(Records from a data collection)
▽
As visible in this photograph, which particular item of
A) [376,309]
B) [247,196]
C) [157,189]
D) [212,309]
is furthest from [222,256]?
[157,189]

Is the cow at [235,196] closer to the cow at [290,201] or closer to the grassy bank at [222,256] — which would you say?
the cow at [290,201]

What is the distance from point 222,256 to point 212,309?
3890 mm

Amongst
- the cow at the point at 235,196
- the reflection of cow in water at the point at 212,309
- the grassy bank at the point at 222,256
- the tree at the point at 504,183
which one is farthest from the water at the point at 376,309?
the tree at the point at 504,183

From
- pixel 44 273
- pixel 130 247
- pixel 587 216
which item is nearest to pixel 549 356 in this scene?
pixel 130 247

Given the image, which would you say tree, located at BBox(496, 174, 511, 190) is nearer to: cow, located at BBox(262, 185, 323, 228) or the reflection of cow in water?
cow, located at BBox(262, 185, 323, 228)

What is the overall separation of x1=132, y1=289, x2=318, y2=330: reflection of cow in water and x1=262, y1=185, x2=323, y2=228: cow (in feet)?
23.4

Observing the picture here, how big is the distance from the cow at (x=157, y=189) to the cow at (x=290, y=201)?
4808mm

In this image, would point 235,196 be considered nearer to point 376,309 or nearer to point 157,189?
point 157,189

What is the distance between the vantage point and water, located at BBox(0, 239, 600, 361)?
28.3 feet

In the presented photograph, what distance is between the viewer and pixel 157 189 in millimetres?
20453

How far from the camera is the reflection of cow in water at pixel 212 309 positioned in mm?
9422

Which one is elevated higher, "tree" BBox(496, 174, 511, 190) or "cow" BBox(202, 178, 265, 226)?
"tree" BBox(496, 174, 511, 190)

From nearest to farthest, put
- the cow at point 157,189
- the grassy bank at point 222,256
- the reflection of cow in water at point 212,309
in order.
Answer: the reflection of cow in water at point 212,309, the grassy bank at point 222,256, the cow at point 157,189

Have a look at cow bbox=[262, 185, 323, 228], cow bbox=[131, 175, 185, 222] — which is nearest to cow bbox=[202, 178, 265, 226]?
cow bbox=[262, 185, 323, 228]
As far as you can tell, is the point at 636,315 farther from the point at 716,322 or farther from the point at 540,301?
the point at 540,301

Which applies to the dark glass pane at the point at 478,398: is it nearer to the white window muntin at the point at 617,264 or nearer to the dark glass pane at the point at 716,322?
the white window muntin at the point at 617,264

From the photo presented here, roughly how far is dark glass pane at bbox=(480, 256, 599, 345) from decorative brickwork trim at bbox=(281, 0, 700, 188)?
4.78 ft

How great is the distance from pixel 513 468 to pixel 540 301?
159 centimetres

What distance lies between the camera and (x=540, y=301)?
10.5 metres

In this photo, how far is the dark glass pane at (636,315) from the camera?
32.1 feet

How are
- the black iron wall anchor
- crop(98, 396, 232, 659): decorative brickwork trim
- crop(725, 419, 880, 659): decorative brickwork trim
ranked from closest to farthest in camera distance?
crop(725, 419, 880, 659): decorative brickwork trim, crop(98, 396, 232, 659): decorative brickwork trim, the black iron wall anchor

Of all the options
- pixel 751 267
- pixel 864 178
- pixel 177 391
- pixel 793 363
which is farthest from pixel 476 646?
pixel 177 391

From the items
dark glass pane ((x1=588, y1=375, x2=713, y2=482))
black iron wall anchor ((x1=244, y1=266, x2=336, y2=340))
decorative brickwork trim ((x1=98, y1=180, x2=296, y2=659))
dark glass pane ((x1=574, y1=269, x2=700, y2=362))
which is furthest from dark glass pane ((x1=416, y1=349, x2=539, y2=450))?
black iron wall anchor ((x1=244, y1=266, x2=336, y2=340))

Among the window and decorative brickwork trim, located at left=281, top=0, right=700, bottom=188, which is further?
△
Copy the data above word for word, starting at the line containing "Which applies to" and continuing through the end of the data.

Which applies to the dark glass pane at the point at 478,398: is it nearer to the white window muntin at the point at 617,264 or nearer to the dark glass pane at the point at 716,322?
the white window muntin at the point at 617,264

From the photo presented here, roughly how far is dark glass pane at bbox=(480, 256, 599, 345) from decorative brickwork trim at bbox=(281, 0, 700, 188)?
4.78 ft

How great is the distance from pixel 513 468 to pixel 540 301?
159 centimetres

What distance lies between the camera and (x=540, y=301)?
10.5 metres

In this photo, how far is the dark glass pane at (636,315) from the camera?
32.1 feet

How are
- the black iron wall anchor
- crop(98, 396, 232, 659): decorative brickwork trim
- crop(725, 419, 880, 659): decorative brickwork trim
ranked from closest to farthest in camera distance?
crop(725, 419, 880, 659): decorative brickwork trim, crop(98, 396, 232, 659): decorative brickwork trim, the black iron wall anchor

Of all the options
- pixel 751 267
- pixel 864 178
- pixel 177 391
- pixel 793 363
which is farthest from pixel 476 646?
pixel 177 391

From the items
dark glass pane ((x1=588, y1=375, x2=713, y2=482))
black iron wall anchor ((x1=244, y1=266, x2=336, y2=340))
decorative brickwork trim ((x1=98, y1=180, x2=296, y2=659))
dark glass pane ((x1=574, y1=269, x2=700, y2=362))
which is furthest from dark glass pane ((x1=416, y1=349, x2=539, y2=450))?
black iron wall anchor ((x1=244, y1=266, x2=336, y2=340))

Among the window and decorative brickwork trim, located at left=281, top=0, right=700, bottom=188, which is further?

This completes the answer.